:: SELECTED TEXT ::
BEGIN

Time Out
Like many I feel the pressure to create constantly. If I’m not doing it someone else will be, and that is not an option as it has to always be me or no one…. Terrible way of thinking, by the way.
However, recently I have taken some time away from the lens. Not really planning or creating with a purpose, more just out doing life and enjoying it. Sure, I still have my camera with me like a little security blanket, but with a nice big fidget lever attached to it.
A decent example of this was the Centre Parcs trip we took a week or so ago. Sadly, a medical emergency cut the trip short, but even before this, I could feel myself not really shooting how I used to. Maybe it was the colour film I had in or just being in a slightly off state of mind?
I found myself not really seeing the shots I wanted. Looking for light I never normally see, and well, being honest, I don’t think any of the work I really shot was quite good enough for anything. I’ll still post it here just to keep it as an archive, but due to this and money, I’m basically not creating as much throughout March and April.

END

:: COLLECTED DATA ::
BEGIN

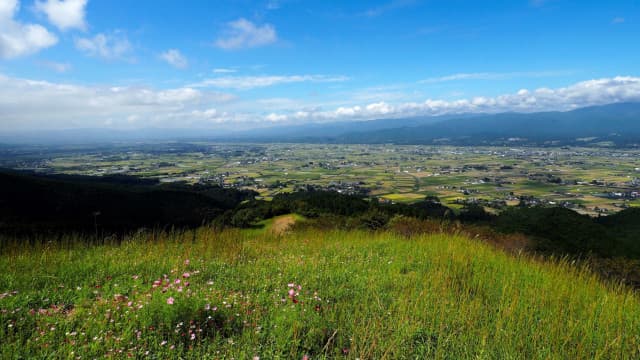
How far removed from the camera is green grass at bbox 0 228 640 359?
123 inches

END

:: PROBLEM A ::
According to the "Time Out" post, what cut the Centre Parcs trip short?
:: PROBLEM B ::
Summarize the "Time Out" post in two sentences.
:: PROBLEM C ::
Write out the part of the "Time Out" post between "However, recently I" and "March and April.", inclusive.
None of this work depends on the material.

:: EXERCISE RESPONSE A ::
A medical emergency cut the trip short.

:: EXERCISE RESPONSE B ::
The writer, who usually feels pressure to create constantly, has recently taken time away from photography and has mostly been out enjoying life, though still carrying a camera. Even before a medical emergency cut a recent Centre Parcs trip short, the writer felt they were not shooting as they used to, and because of this and money they plan to create less through March and April.

:: EXERCISE RESPONSE C ::
However, recently I have taken some time away from the lens. Not really planning or creating with a purpose, more just out doing life and enjoying it. Sure, I still have my camera with me like a little security blanket, but with a nice big fidget lever attached to it.
A decent example of this was the Centre Parcs trip we took a week or so ago. Sadly, a medical emergency cut the trip short, but even before this, I could feel myself not really shooting how I used to. Maybe it was the colour film I had in or just being in a slightly off state of mind?
I found myself not really seeing the shots I wanted. Looking for light I never normally see, and well, being honest, I don’t think any of the work I really shot was quite good enough for anything. I’ll still post it here just to keep it as an archive, but due to this and money, I’m basically not creating as much throughout March and April.